In questo caso la Corte dei Conti adduce interessanti motivazioni e osserva che intanto il quadro storico è diverso, perché il taglio del Governo è “al di fuori di crisi finanziarie“, è inserito in una manovra “fortemente espansiva e fatta in deficit” e in anni di “sospensione del Patto di stabilità Ue“. Non sussiste dunque il dato dell’emergenza.

L’ordinanza cita a questo proposito passaggi dell’analisi della Corte dei Conti sulla prima manovra del Governo Meloni e anche l’audizione dell’Ufficio Parlamentare di Bilancio, concludendo che le risorse tagliate alle pensioni sono state usate “per coprire i costi di nuovi interventi minori“.
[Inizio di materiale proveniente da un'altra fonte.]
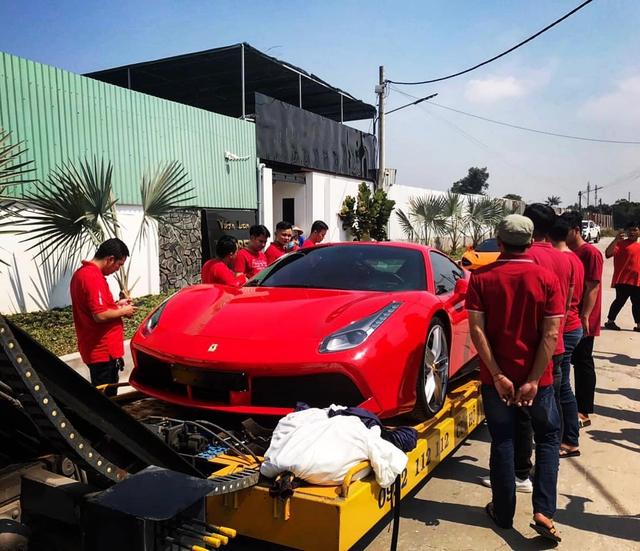 Vừa tậu McLaren 720S từng của Nguyễn Quốc Cường, đại gia lan đột biến lại vung tiền mua Ferrari 488 GTB - Ảnh 4.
Entrando poi nel merito della possibile incostituzionalità del taglio in relazione gli articoli 36 e 38 della Costituzione, afferma la Corte dei Conti che la pensione è retribuzione differita, e non è una prestazione assistenziale, né ha carattere fiscale. Al pari dello stipendio di un lavoratore, deve essere “proporzionata alla quantità e qualità del suo lavoro” e “adeguata non solo al momento del collocamento in quiescenza, ma anche dopo, in relazione ai mutamenti del potere d’acquisto“.

Secondo la Corte i tagli alle pensioniledono la dignità” dei pensionati, perché vanno al di là dei principi costituzionali della “ragionevolezza” e della “temporaneità” della misura e vanno avanti da 20 anni e con sistemi di calcolo “non proporzionali”, dunque iniqui.

In più, il tipo di intervento previsto dalle ultime Leggi di Bilancio, con la rivalutazione per fasce, anziché per scaglioni come avviene per l’Irpef, costituisce una perdita secca e permanente, applicata all’intero importo di pensione.

Per la Corte, tutte le pensioni sono frutto del lavoro. Penalizzarle da un certo importo in su significa “disincentivare il lavoro regolare, favorire il nero“, ed anche mandare un messaggio ai giovani sbagliato: non vale la pena studiare e aspirare a lavori ben retribuiti, anche dirigenziali, se poi la pensione sarà tagliata. In sostanza, “la pensione più alta della media non risulta considerata dal legislatore come il meritato riconoscimento per il maggiore impegno e capacità dimostrati durante la vita economicamente attiva, ma alla stregua di un mero privilegio, sacrificabile anche in un’asserita ottica dell’equità intergenerazionale“.

Tenendo conto che il Governo si appresta a predisporre la Manovra finanziaria per il prossimo anno e che le prime indiscrezioni parlavano di una reiterazione dei tagli alla rivalutazione delle pensioni, il ricorso alla Consulta potrebbe agire un pò da freno alle intenzioni del Governo. Se poi la Consulta certificasse l’incostituzionalità, il Governo trovare si troverebbe a che fare con il reperimento di risorse per 37 miliardi, tanto varrebbe infatti il monte dei rimborsi da fare ai pensionati.